Ce qui a changé pour moi donc : c’est l’ouverture de cette salle spécifique le matin à l’accueil et à d’autres moments (lors des ateliers, par exemple, car j’ai aussi la présence de l’ATSEM avec moi).
Une observation plus pointue de mes plus jeunes élèves. Un partenariat plus « d’aplomb » si j’ose dire et plus de matière
Avec les parents d’élèves où je peux m’appuyer sur des savoirs, sur des objectifs ciblés, sur du matériel et mobilier (que je peux montrer et expliquer les différentes actions et interactions).
Ce que j’ai « gagné » dans l’école :
un regard plus aiguisé de mes collègues sur la spécificité des plus petits. Mes journées de stage et les documents que j’ai rapportés, et la participation de l’ATSEM…m’ont permis de rendre compte de l’importance du travail effectué auprès des petits.
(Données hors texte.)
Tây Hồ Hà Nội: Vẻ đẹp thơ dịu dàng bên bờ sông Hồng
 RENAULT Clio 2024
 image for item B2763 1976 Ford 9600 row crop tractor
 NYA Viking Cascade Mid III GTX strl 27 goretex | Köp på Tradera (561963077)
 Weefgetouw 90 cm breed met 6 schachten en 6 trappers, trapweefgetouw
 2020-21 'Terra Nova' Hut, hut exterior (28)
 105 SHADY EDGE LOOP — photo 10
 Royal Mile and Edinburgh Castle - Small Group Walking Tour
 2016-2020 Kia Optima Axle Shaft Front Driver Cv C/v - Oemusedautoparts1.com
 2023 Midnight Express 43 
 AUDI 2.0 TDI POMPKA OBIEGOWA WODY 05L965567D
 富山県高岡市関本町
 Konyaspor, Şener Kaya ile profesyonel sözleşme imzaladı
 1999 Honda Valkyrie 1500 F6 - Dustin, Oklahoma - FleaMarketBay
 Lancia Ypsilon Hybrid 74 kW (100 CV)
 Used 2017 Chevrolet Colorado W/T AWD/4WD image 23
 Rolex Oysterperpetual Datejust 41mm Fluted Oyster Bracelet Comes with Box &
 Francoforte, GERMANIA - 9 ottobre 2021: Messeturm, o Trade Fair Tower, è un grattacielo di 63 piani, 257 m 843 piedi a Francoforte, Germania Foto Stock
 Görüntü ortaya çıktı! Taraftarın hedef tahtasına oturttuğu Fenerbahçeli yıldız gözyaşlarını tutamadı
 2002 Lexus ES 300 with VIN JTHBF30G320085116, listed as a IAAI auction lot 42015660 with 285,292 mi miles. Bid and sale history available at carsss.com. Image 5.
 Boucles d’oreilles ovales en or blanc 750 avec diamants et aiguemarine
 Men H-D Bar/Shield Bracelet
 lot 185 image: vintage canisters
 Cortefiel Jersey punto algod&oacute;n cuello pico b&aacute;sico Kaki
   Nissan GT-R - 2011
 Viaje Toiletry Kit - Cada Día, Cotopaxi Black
Que la clé de la réussite à l’école pour nos enfants, en ce qui concerne « le devenir élève »… tient beaucoup à l’accueil et à la relation de confiance que l’on instaure dès le départ auprès des parents… qui vont apprendre (eux aussi) à devenir « parents d’élèves ».

Je n’ai plus envie de changer de niveau
Avant :

  • peur / inquiétude
  • que vais-je faire avec eux ?
  • quel est leur intérêt à l’école ?
  • comment ne pas empiéter sur le travail des PS tout en apportant aux TPS
  • que faire durant toute une journée ?
  • impression de ne pas faire mon travail
  • challenge : occasion de se remettre en question dans la pratique
    Aujourd’hui :
  • je n’ai plus envie de changer de niveau
  • envie d’approfondir mon travail
  • un bonheur quotidien / curiosité accrue
  • j’ai trouvé ma place dans la classe et trouvé l’intérêt pédagogique – Remise en question
  • évolution des élèves flagrante
  • retour enrichissant des élèves
  • je travaillerais différemment si je devais prendre un autre niveau de maternelle
  • prendre plus de temps pour les apprentissages en considérant que chaque moment est important et doit être vu/revu/renforcé. (lavage des mains, conflits à régler, frustration, écoute de l’enfant).